This next recipe is from the Washington Post a few weeks ago... soft buttermilk rolls. I also made these this year, and will continue to make them as often as possible. I first made them for an office Thanksgiving party and everyone loved them. A drift on a cloud of good feelings, I made them for my mother-in-law's dinner and not a single person mentioned them.... typical. But don't despair, I know they are delicious and they are going up on the blog, darn it!
Soft Buttermilk Rolls
4 t. active dry yeast (do not use instant or quick rising)
¼ t. plus 1/3 c. sugar
¼ c. warm water (105 to 110 degrees)
2 large eggs
1 c. low-fat or regular buttermilk
¼ t. baking soda
8 T. (1 stick) unsalted butter at room temperature, cut into 1 tablespoon chunks. Plus butter for greasing muffin tins and greasing the proofing bowl.
4 c. flour, plus more as needed for work surface
1 t. salt
Combine the yeast, ¼ t. of the sugar and warm water in a measuring cup. Allow the mixture to stand for 6 to 7 minutes, until the mixture has swollen.
Whisk together the eggs and the 1/3 c. sugar in a medium mixing bowl. Whisk together the buttermilk and baking soda in a separate small cup. Add the buttermilk-baking soda mixture, the yeast mixture and the butter to the egg-sugar mixture, stirring to combine.
Combine the flour and salt in a large mixing bowl, stirring to mix well. Add the egg-yeast mixture and stir to combine with a wooden spoon or paddle.
At this point the dough will be dry in some parts and moist in others. Turn the dough out onto a work surface and knead lightly to bring the dough together; it will be sticky. Sprinkle the work surface with more flour as needed.
Knead the dough for 7 or 8 minutes until it is smooth and moderately soft, incorporating as much of the flour as needed to achieve that state.

*Supplied data:*
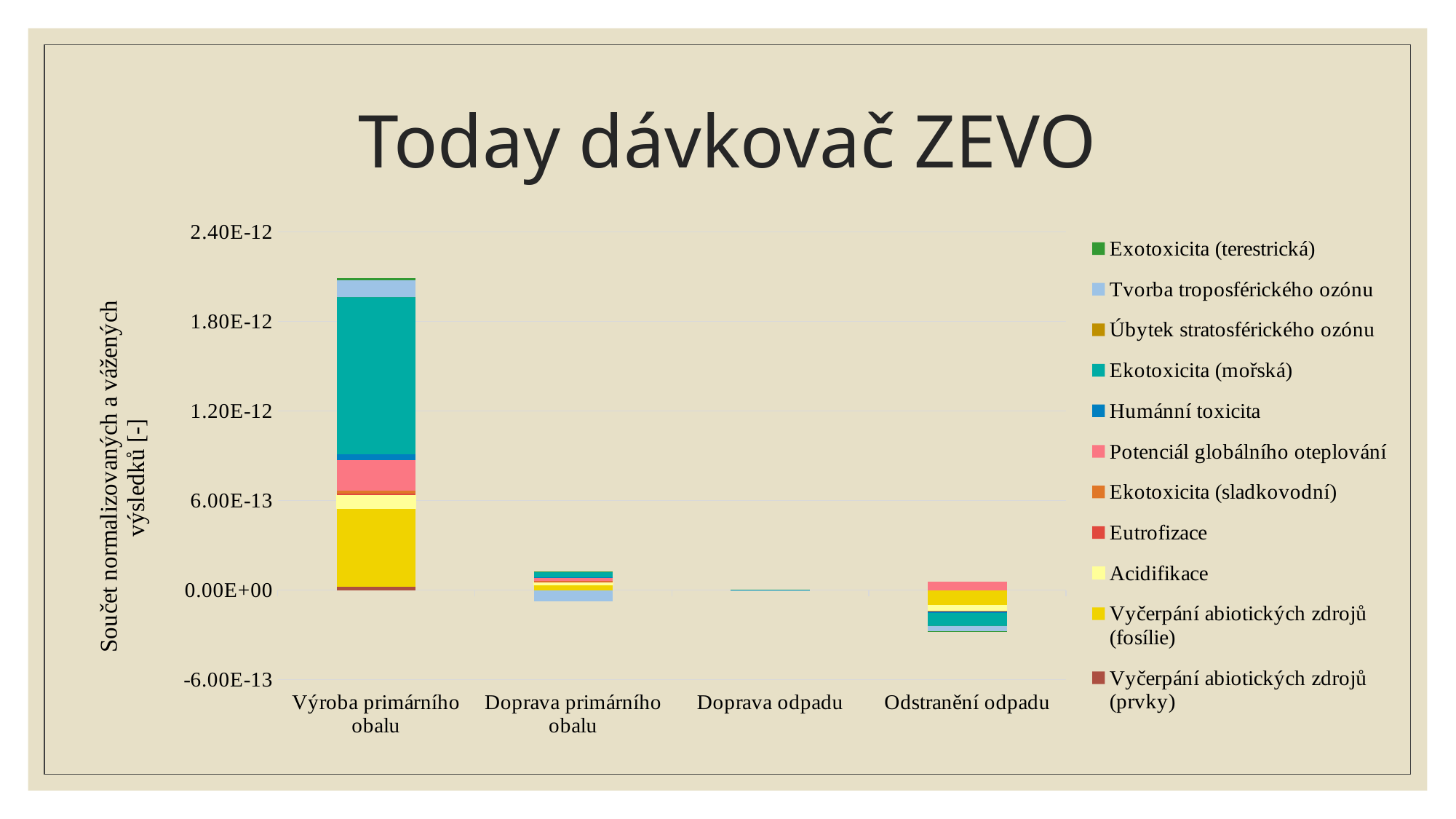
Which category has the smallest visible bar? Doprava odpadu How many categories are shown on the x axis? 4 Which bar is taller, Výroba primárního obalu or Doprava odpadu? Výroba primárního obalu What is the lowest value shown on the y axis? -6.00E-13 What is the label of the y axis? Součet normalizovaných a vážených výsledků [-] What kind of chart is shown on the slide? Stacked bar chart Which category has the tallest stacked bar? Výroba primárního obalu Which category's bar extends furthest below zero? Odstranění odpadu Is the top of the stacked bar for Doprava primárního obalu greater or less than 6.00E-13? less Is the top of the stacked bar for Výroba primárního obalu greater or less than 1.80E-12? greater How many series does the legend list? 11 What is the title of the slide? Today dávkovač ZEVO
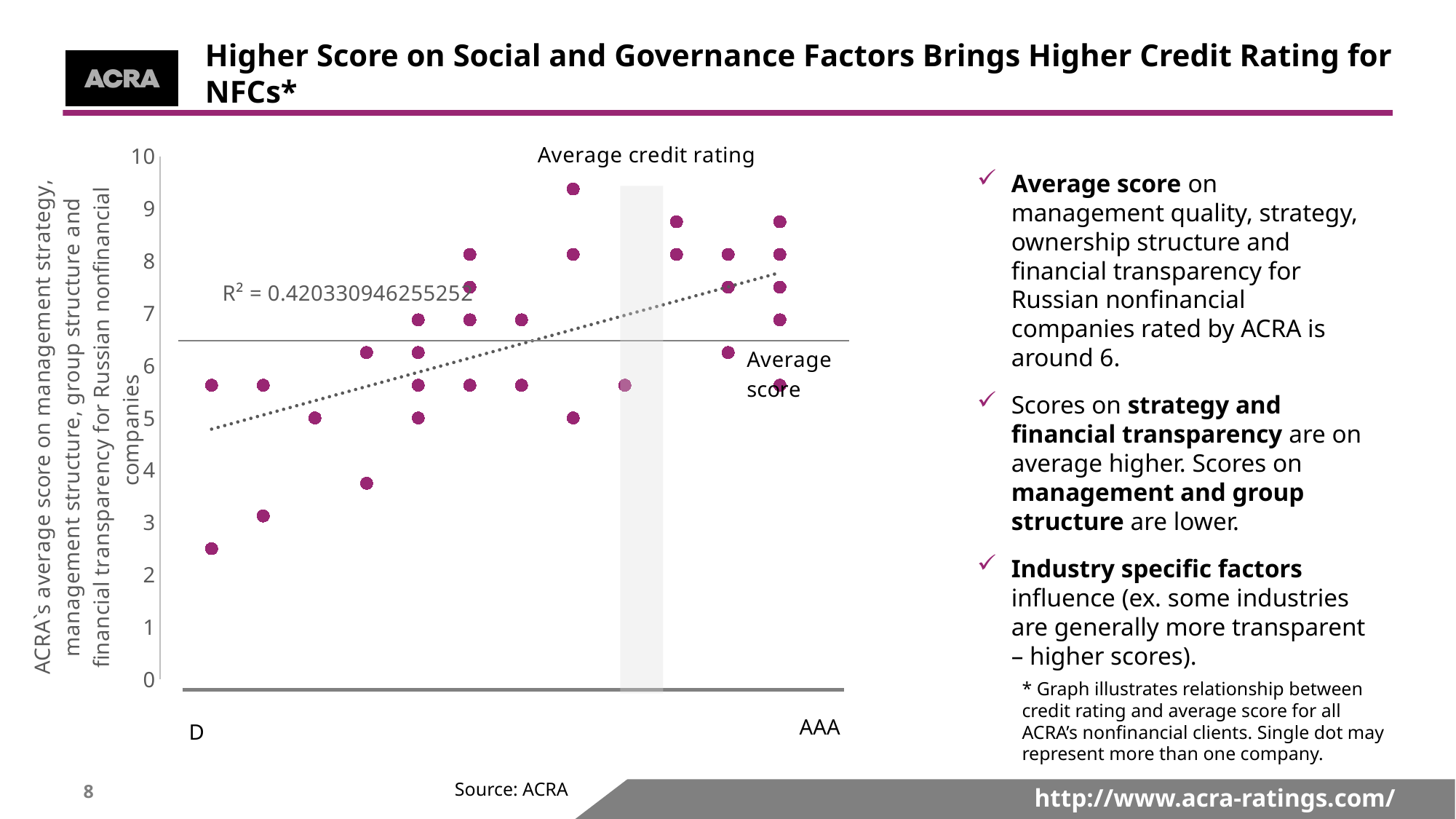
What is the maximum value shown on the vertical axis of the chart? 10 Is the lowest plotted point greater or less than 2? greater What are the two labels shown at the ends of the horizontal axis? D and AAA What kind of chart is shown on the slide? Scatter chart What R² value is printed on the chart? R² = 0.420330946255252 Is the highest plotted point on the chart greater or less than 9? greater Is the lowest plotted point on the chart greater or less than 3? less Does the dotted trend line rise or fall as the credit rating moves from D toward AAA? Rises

*Tasks to perform:*
1. From the buttermilk rolls recipe, set down the passage starting with "At this point" and going on through "achieve that state.".
2. According to the buttermilk rolls recipe, for how long should the dough be kneaded?
3. Render this sentence from the buttermilk rolls recipe in Spanish: "Combine the flour and salt in a large mixing bowl, stirring to mix well."

*Answers per task:*
1.
At this point the dough will be dry in some parts and moist in others. Turn the dough out onto a work surface and knead lightly to bring the dough together; it will be sticky. Sprinkle the work surface with more flour as needed.
Knead the dough for 7 or 8 minutes until it is smooth and moderately soft, incorporating as much of the flour as needed to achieve that state.

2. For 7 or 8 minutes.

3. Combine la harina y la sal en un tazón grande, revolviendo para mezclar bien.